NTA Blog: Standard mileage deduction rates should be consistent for all taxpayers
I and others have written tomes on the complexity of tax legislation and the burdens that tax law complexity places on taxpayers and the IRS alike. Taxpayers (and tax professionals) often want to tear their hair out, and comedians often scour tax codes for fresh material, especially during tax season.
In my most recent report to Congress, I identified an issue that is a poster child for tax law complexity.
To illustrate the absurdity of the subject, let’s start with an analogy. Have you ever walked into a supermarket to buy a gallon of milk and seen the following sign?
I’ve never seen a sign like this, and I suspect you haven’t either.
However, this is a close analogy to the rules for deducting automobile expenses. One would think that the cost of running a car (ie, fuel plus wear) would be the same regardless of the circumstances. However, the current standard mileage rates used to calculate the deductible expenses of operating a motor vehicle for business, charity, medical transportation, or military relocation purposes are as follows:
|Ambulance transport/military move||22¢|
There are times when tax professionals analyze the intricacies of seemingly absurd legal distinctions and almost take them for logical – until they have to explain them in plain language to a client.
For the benefit of tax professionals and historians, here are the intricacies that explain how these three tax rates were established. Congress codified the 14-cent standard mileage rate for charitable miles for tax years beginning in 1998 and did not index the inflation rate. In contrast, the IRS has the power to set the standard mileage rate for business purposes annually by adding up the fixed and variable costs of operating a motor vehicle. The IRS also has the authority to set the standard mileage rate for medical transport and military relocation purposes annually based solely on the variable cost of operating a motor vehicle. Alternatively, taxpayers have the option of charging the actual cost of running a car instead of claiming the standard mileage allowance, but that requires a lot of additional record-keeping.
Now try explaining to a client why one rate reflects only variable costs, a second rate reflects both variable and fixed costs, and a third rate was introduced by law 25 years ago and reflects no current costs at all.
Using different tax rates makes little sense and can create confusion for taxpayers, tax professionals, and IRS officials. For example, someone may know the deduction rate for one purpose and, unaware that there are different rates, incorrectly apply that rate for another purpose. In fact, some common-minded self-employed people can claim mileage deductions for both business and charity purposes on the same tax return. Aside from the obvious confusion this can cause, there is an incentive to give more business miles (65.5 cents per mile) and fewer charity miles (14 cents per mile).

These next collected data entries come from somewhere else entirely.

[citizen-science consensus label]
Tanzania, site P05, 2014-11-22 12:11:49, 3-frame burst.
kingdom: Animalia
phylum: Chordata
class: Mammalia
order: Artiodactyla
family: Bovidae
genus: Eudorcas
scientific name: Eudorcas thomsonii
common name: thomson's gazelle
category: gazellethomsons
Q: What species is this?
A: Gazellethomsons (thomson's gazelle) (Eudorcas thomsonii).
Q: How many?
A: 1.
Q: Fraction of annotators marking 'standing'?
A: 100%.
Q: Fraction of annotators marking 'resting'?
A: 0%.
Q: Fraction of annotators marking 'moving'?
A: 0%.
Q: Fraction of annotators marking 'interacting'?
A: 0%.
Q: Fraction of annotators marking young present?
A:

Not only does multiple tax rates create confusion, but if a taxpayer accidentally uses the wrong tax rate, they can be subject to a tax adjustment, penalties, and interest charges. This undermines public confidence in the fairness of the tax system. If a motor vehicle is determined to cost a certain amount to operate per mile, the default mileage deduction rate should reflect that cost for all purposes. The existence of three rates of motor vehicle mileage deduction reflects the complex and evolving nature of tax law and the competing interests of different groups and policies. Is this the correct result?
Although the mileage deduction rate is a discrete issue, there are many discrete issues like this that make the Internal Revenue Code complex and difficult to understand and apply. While each type of tax deduction serves a unique purpose, a consistent and simplified system would benefit taxpayers, the IRS, and society. By promoting fairness, efficiency and clarity, a simplified tax law would help taxpayers make informed decisions about their finances and contribute to a more stable and prosperous economy.
In the 2023 Purple Book of the National Taxpayer Advocate, I recommended that Congress establish consistent standard mileage rates for business, charitable, medical transportation and military relocation purposes by harmonizing Sections 162, 170(i), 213 and 217 of the Internal Revenue Code – and by indexing inflation rates in future years.
I encourage tax committees and members of Congress to heed this recommendation. I also encourage Congress to review the other 64 impartial, generally non-controversial legislative recommendations I proposed in the Purple Book to strengthen taxpayer rights and improve tax administration.